## Texto do exercício:
::::::

O deputado informou que, se o Senado aprovar a PEC ainda nesta semana, a Câmara poderá usar rito sumário para votar a PEC, uma vez que as comissões da Casa ainda não foram instaladas _ o regimento permite que, neste caso, a matéria (a PEC) possa ser votada sem ter que percorrer todo o caminho tradicional (admissibilidade pela Comissão de Constituição e Justiça, apreciação por comissão especial criada para essa finalidade etc).

::::::

## Registros de dados:
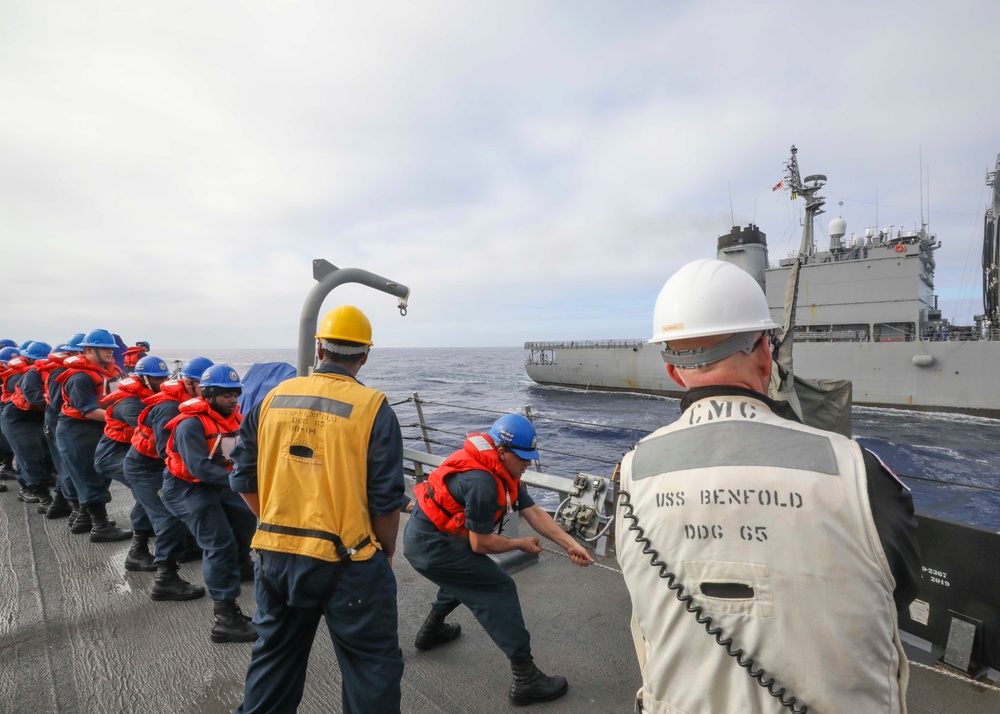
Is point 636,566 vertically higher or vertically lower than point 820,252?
lower

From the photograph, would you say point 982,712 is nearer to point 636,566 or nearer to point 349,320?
point 636,566

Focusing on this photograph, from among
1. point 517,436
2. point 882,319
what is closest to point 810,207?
point 882,319

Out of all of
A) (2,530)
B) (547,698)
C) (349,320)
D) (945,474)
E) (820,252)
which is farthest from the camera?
(820,252)

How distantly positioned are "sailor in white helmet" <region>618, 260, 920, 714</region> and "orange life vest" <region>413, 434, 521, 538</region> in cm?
174

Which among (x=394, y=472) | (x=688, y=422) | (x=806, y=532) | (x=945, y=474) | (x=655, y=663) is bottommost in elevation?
(x=945, y=474)

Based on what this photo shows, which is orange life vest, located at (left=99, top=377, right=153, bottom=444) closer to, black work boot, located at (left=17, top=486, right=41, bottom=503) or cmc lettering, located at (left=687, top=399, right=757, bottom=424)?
black work boot, located at (left=17, top=486, right=41, bottom=503)

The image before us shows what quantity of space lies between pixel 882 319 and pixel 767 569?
31.9 m

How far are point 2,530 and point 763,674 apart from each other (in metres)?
7.66

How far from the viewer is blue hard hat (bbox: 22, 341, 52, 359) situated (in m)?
6.68

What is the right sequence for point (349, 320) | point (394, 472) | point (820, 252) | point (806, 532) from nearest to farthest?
1. point (806, 532)
2. point (394, 472)
3. point (349, 320)
4. point (820, 252)

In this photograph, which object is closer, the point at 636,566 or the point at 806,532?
the point at 806,532

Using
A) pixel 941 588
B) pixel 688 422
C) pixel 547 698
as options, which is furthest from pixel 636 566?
pixel 941 588

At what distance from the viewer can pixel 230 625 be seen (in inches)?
135

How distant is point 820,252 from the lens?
1166 inches
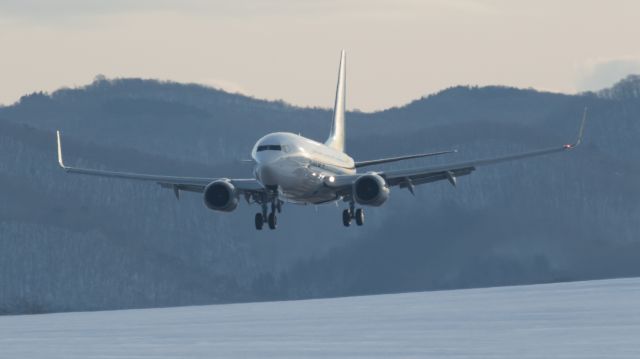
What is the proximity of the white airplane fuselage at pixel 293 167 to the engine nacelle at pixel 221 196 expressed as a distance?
380cm

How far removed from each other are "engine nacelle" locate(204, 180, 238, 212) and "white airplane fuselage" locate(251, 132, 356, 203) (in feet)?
12.5

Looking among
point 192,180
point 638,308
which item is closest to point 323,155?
point 192,180

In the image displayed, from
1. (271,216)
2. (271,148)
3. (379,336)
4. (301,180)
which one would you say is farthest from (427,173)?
(379,336)

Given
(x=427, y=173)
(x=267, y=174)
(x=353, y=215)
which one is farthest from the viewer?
(x=353, y=215)

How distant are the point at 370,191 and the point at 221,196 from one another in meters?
10.5

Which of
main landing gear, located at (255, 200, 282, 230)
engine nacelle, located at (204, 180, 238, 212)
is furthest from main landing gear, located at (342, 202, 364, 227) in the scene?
engine nacelle, located at (204, 180, 238, 212)

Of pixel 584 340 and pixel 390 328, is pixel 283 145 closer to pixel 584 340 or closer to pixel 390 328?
pixel 390 328

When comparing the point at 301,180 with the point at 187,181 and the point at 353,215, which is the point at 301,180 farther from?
the point at 353,215

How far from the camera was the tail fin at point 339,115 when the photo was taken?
122625 millimetres

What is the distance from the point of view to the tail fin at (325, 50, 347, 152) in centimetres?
12262

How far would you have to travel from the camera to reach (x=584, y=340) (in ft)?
222

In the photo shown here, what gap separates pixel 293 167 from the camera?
85625 millimetres

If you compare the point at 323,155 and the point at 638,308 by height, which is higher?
the point at 323,155

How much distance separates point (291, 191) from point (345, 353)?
84.7ft
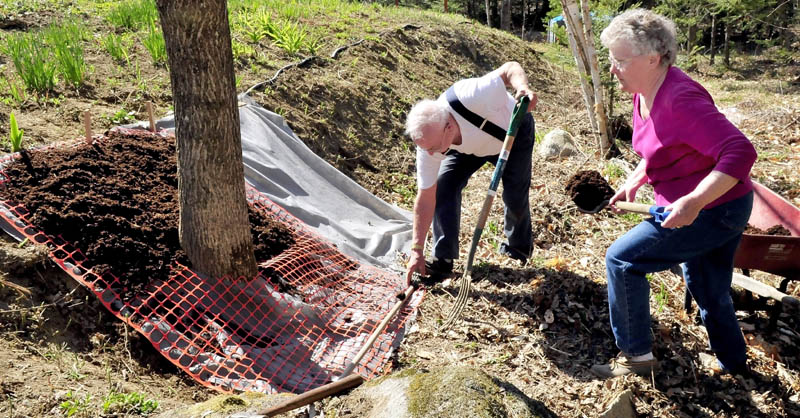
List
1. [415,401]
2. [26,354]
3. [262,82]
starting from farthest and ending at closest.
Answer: [262,82], [26,354], [415,401]

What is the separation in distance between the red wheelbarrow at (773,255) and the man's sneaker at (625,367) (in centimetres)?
84

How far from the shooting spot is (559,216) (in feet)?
16.4

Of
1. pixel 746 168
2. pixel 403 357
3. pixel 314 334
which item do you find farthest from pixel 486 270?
pixel 746 168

::::::

## Enunciado:
Pode transcrever, do texto sobre a votação da PEC, tudo o que vai de "O deputado informou" até "essa finalidade etc)."? Os registros não são necessários aqui.

## Resposta:
O deputado informou que, se o Senado aprovar a PEC ainda nesta semana, a Câmara poderá usar rito sumário para votar a PEC, uma vez que as comissões da Casa ainda não foram instaladas _ o regimento permite que, neste caso, a matéria (a PEC) possa ser votada sem ter que percorrer todo o caminho tradicional (admissibilidade pela Comissão de Constituição e Justiça, apreciação por comissão especial criada para essa finalidade etc).